**Working data**
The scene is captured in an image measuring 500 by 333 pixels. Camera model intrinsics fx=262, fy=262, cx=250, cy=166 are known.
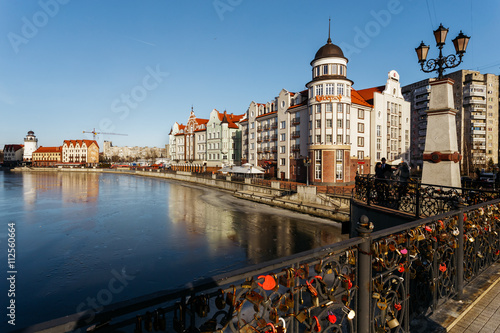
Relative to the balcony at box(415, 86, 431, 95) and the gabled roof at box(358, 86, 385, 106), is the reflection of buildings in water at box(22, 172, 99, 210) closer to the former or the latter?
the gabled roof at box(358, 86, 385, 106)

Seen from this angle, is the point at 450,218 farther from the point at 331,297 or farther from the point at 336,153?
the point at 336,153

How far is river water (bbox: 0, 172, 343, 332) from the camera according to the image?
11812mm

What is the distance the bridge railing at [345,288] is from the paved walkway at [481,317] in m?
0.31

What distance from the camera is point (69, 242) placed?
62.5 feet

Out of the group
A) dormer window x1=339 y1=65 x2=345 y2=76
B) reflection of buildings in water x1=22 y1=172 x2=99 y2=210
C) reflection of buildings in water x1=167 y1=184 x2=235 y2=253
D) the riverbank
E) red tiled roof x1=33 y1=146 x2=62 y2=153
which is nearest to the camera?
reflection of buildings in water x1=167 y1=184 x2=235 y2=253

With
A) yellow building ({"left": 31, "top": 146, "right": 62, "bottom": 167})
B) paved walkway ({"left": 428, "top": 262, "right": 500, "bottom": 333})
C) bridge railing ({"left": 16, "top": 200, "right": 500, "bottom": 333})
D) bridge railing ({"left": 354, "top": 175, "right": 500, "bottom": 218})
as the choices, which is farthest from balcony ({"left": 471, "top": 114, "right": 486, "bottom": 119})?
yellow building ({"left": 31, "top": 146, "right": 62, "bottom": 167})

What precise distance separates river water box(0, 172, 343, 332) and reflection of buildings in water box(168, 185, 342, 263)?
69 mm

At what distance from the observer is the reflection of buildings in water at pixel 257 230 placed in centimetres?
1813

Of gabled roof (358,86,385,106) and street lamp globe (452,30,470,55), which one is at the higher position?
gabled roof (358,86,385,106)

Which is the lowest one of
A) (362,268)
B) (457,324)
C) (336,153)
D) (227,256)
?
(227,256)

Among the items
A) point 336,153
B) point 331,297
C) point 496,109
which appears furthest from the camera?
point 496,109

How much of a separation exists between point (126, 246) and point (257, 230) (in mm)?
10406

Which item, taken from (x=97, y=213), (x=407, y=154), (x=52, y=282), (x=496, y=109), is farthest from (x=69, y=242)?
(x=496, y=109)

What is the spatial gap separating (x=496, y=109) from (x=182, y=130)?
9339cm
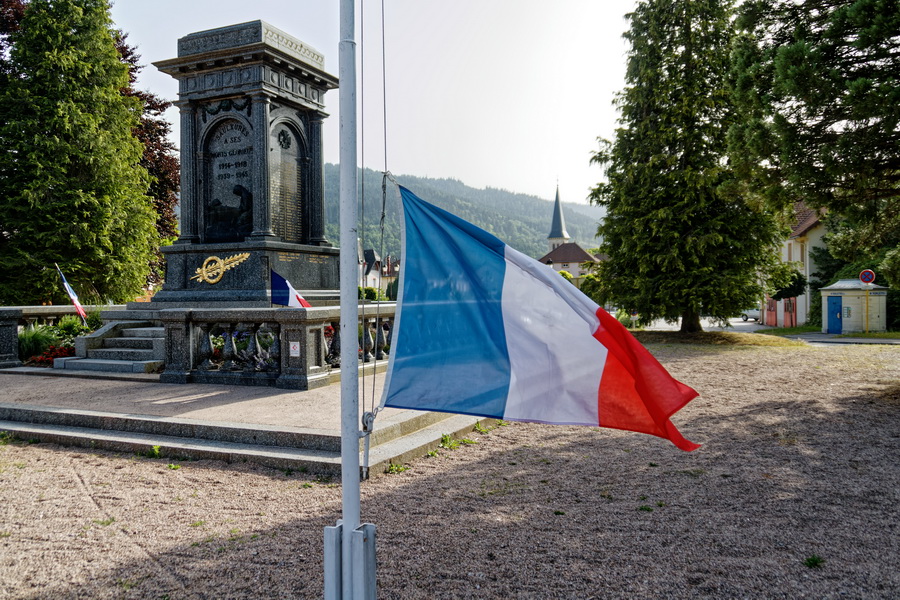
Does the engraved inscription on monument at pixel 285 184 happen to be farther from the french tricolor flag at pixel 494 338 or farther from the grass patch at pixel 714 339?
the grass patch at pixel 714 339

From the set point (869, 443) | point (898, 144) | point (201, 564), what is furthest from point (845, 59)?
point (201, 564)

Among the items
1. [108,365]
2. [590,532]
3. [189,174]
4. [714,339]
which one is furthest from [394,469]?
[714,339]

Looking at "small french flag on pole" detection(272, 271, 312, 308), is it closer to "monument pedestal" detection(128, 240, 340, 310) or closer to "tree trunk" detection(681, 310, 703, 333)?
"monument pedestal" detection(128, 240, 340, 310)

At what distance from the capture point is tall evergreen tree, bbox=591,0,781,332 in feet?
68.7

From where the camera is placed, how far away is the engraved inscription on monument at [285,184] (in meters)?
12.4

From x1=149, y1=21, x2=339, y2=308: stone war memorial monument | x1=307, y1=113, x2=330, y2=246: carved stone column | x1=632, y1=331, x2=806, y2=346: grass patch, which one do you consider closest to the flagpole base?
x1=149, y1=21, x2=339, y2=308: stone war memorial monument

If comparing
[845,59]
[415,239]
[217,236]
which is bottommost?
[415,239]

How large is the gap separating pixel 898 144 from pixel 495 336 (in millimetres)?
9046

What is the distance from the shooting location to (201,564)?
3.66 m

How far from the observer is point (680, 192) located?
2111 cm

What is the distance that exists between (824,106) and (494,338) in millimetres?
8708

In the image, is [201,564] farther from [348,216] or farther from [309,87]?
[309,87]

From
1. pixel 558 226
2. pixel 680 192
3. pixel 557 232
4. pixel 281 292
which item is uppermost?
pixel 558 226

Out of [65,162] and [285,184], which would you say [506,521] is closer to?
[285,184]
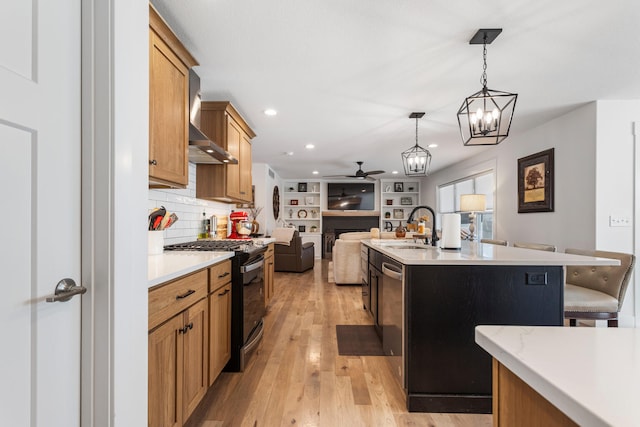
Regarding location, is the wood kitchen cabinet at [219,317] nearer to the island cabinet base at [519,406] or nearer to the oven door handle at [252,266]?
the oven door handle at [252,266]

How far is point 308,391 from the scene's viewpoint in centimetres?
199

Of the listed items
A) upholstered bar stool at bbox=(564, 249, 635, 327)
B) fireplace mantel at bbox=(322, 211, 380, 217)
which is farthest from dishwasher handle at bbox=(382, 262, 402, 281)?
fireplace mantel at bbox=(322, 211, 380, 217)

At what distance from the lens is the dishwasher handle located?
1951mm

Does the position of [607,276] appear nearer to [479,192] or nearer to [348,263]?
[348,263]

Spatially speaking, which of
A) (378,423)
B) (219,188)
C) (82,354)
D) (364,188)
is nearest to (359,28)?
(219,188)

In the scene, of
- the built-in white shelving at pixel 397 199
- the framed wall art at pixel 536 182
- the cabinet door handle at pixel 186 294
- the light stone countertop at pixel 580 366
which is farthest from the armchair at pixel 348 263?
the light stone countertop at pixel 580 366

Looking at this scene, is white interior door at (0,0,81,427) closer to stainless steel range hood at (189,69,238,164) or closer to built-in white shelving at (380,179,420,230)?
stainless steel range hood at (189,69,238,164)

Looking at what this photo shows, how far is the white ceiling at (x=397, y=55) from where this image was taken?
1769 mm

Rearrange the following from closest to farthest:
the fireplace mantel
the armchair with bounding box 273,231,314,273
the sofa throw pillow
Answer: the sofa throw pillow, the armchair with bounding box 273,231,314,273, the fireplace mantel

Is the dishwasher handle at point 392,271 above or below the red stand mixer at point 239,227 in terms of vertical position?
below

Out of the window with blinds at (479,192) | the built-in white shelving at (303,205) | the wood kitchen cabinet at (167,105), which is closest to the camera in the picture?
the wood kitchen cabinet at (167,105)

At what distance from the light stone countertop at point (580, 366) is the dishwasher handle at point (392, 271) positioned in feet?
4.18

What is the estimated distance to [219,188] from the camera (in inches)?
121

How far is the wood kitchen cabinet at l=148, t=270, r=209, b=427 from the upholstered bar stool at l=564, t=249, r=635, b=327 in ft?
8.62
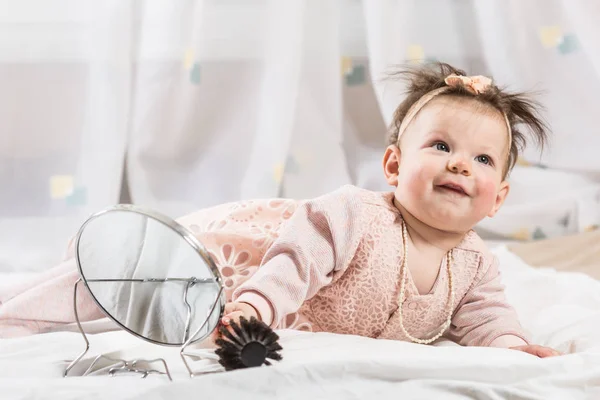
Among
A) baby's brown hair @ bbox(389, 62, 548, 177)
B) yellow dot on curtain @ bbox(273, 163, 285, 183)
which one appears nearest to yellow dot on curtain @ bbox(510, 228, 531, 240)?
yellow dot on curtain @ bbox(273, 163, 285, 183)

* * *

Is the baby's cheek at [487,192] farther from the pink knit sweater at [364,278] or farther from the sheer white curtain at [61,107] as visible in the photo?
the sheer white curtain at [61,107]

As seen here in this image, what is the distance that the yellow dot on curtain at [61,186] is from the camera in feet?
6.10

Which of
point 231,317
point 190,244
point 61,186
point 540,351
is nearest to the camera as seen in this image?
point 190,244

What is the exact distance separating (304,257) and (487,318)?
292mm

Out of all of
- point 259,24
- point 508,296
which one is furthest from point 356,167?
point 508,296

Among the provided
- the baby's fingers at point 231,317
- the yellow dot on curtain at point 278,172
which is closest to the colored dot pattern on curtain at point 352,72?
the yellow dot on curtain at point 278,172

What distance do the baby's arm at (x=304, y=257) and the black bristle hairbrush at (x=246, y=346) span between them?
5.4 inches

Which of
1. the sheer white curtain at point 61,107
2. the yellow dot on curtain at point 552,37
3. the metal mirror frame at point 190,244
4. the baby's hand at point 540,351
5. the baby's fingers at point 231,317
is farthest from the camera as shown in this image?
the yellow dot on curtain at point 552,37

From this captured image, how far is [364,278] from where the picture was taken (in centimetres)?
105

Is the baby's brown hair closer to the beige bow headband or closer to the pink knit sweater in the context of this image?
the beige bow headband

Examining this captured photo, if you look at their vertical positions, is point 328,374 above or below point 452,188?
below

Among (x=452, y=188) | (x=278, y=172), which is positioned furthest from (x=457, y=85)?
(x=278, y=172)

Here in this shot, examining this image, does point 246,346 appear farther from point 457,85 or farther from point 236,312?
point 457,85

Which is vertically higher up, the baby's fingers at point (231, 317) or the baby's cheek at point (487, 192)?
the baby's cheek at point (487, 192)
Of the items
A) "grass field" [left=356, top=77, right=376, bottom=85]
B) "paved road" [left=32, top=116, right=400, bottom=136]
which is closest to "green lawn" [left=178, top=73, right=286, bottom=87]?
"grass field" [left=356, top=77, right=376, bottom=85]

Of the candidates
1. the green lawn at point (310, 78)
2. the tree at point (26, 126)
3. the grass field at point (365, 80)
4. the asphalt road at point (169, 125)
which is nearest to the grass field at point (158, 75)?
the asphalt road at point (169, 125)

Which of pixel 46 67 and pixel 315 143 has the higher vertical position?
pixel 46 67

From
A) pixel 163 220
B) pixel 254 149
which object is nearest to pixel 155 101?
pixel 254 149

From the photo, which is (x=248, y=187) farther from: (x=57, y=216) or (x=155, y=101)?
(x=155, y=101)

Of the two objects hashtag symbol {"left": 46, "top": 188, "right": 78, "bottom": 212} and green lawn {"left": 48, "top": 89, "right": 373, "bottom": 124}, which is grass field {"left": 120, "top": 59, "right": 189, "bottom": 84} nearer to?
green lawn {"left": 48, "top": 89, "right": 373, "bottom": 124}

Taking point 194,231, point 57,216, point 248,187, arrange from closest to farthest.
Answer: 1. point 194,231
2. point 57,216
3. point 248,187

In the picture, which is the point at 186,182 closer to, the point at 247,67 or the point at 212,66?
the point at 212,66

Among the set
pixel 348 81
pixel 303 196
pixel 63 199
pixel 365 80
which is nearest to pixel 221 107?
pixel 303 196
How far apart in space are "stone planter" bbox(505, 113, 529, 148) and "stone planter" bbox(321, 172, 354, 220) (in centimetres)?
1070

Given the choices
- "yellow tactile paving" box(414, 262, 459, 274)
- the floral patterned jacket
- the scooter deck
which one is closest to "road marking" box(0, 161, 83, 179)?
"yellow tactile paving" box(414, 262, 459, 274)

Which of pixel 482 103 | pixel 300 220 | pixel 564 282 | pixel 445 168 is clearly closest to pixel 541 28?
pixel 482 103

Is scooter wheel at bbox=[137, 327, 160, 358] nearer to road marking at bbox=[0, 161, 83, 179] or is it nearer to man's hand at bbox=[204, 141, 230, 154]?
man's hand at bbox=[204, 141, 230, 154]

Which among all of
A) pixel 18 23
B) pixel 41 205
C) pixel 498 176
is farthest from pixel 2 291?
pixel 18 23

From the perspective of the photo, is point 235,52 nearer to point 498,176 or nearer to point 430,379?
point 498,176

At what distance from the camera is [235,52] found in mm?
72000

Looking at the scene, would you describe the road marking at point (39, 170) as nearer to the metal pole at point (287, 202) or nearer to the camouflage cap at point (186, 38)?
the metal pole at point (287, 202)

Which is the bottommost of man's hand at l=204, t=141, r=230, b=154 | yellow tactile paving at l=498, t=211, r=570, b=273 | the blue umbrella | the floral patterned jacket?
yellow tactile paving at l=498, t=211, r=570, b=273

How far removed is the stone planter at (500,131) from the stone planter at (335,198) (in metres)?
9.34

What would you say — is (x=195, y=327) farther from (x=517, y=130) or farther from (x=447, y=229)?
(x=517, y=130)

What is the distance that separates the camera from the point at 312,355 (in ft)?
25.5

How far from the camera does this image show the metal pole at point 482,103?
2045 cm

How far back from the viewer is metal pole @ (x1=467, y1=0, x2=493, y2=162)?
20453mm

**Stated exercise**
Show each line of the records that contains the word "walkway".

**Solution for this problem**
What is the distance the bridge railing at [345,288] is from the paved walkway at [481,317] in m?
B) paved walkway ({"left": 428, "top": 262, "right": 500, "bottom": 333})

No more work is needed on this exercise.